Que feront les militaires au pouvoir dans l’AES sur le long terme ? Bien malin qui y répondra. Toujours est-il que l’auteur souligne la difficulté à refaire le modèle nord-coréen qui réussit dans le contexte du repli radical : « […] le contexte de l’interpénétration des peuples et des économies incline à l’ouverture, à la tolérance et aux échanges. Le référentiel du monde alentour professe une image précise, bien que manipulée, de la démocratie et de l’économie libérale. Il est dès lors difficile de pratiquer un référentiel différent basé sur le centralisme, le contrôle et le dirigisme… »

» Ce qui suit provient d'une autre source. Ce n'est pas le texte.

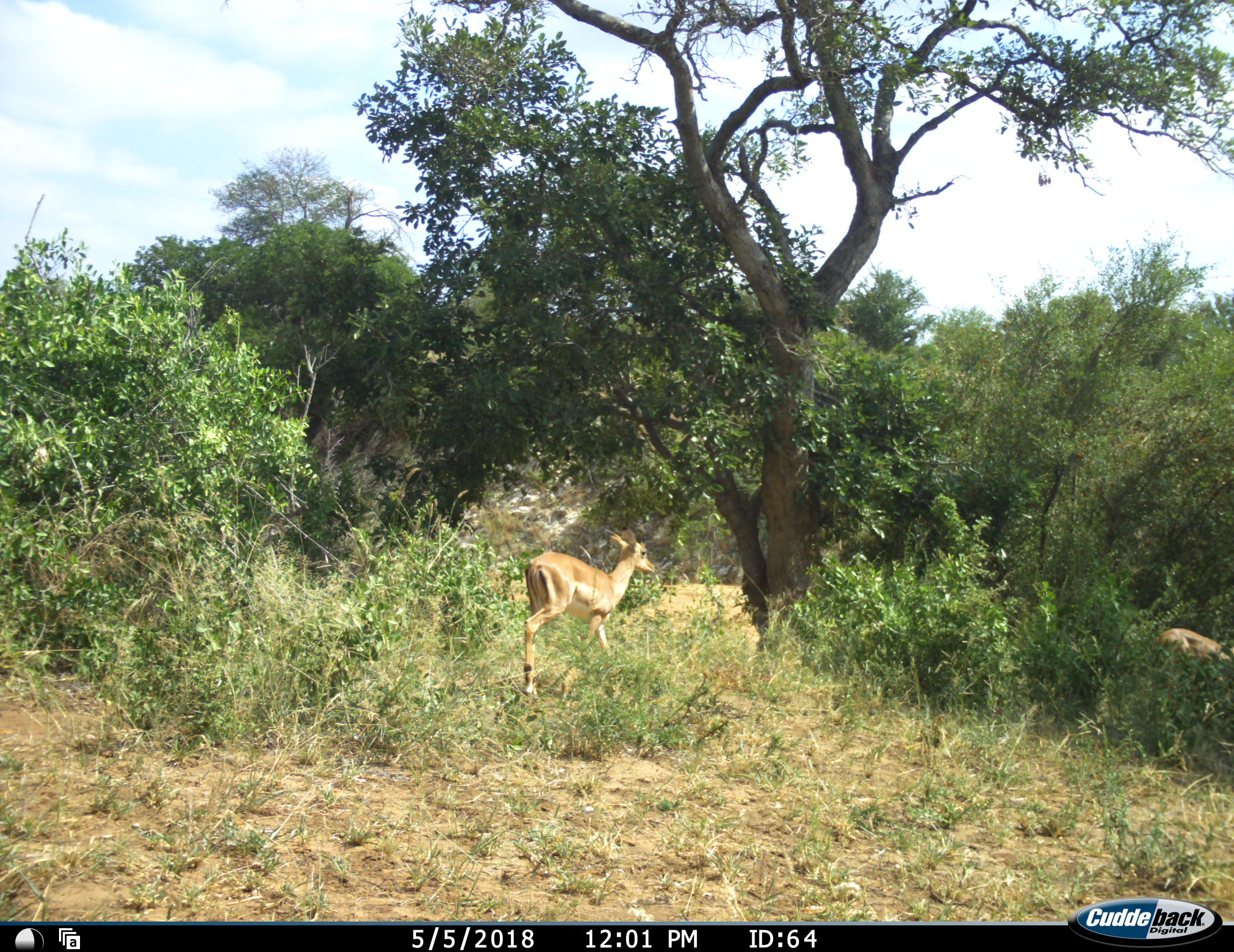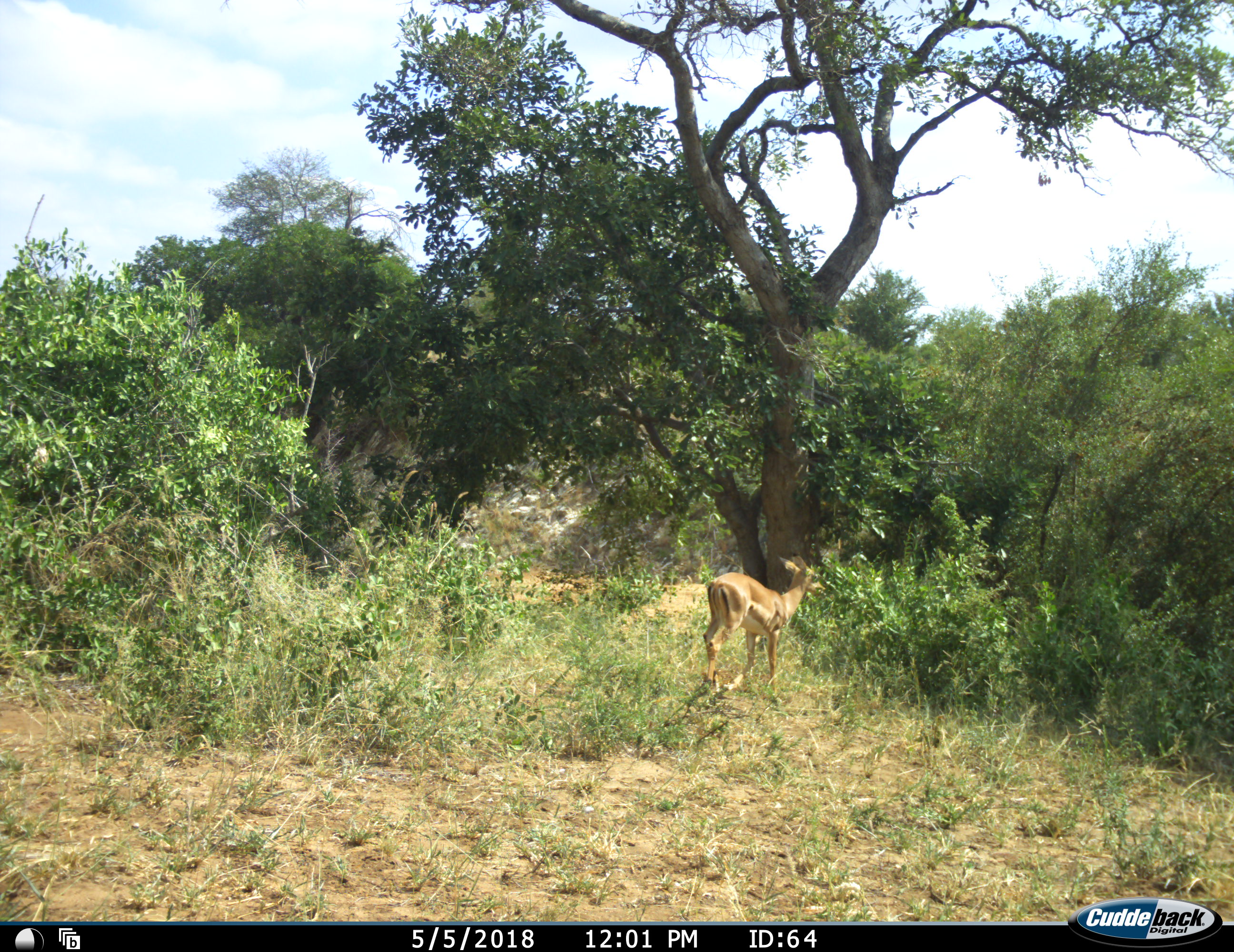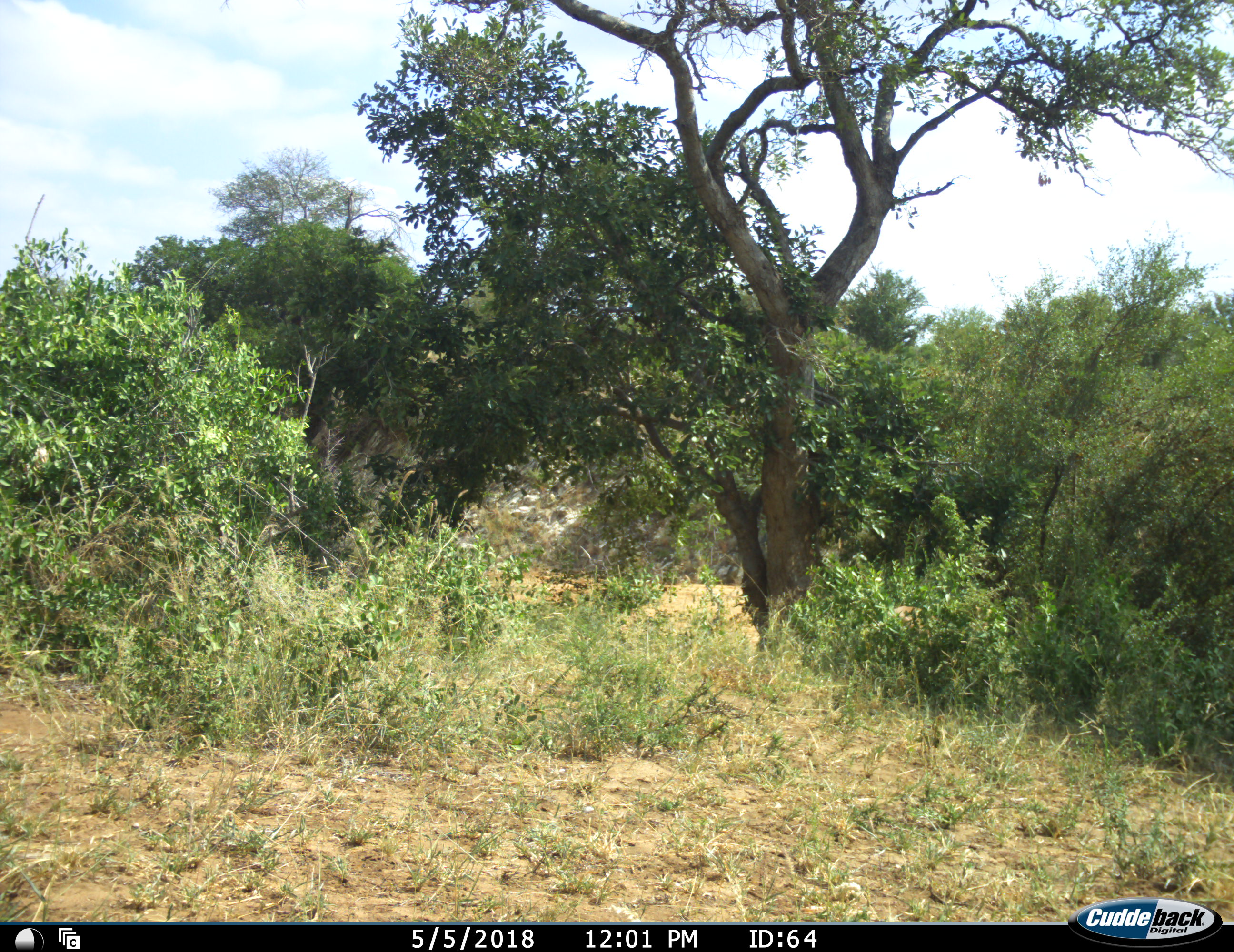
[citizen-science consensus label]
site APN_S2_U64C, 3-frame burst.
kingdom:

Or, c’est ce référentiel que tentent de construire les militaires pour faire évoluer leurs pays d’une situation de vassalisation géopolitique vers un horizon de souveraineté et d’autodétermination. On le voit à travers la rupture des liens léonins avec la puissance néocoloniale, mais aussi à travers les emprisonnements des acteurs politiques qui ne sont pas alignés sur les vues de la révolution, l’instauration des modèles de gouvernance orientées vers la discipline, les options de rupture avec l’obésité institutionnelle, avec notamment la réduction du nombre de parts politiques, etc.

Si les militaires réussissent le projet de dévassalisation et de refondation politique de leurs pays respectifs, l’histoire leur revaudra cela. Mais encore faudrait-il qu’ils aient le temps de le faire, vu la pression qu’ils subissent.

Cette quête de sens et de profondeur devient progressivement la marque de fabrique de L’Etat de l’Afrique, une revue annuelle de géopolitique lancée en 2023 par Maurice Simo Djom qui ambitionne à la longue de créer une « perspective africaine de l’Afrique et du monde ». La deuxième parution, celle de 2025, est encore entièrement rédigée par le créateur qui promet toutefois que dès 2027, la revue sera désormais un ouvrage collectif. En analysant les faits de façon froide, sans préjugé, mais avec intégrité intellectuelle, la revue veut faire de l’Afrique un objet scientifique et non plus un sujet fantasme et de paternalisme.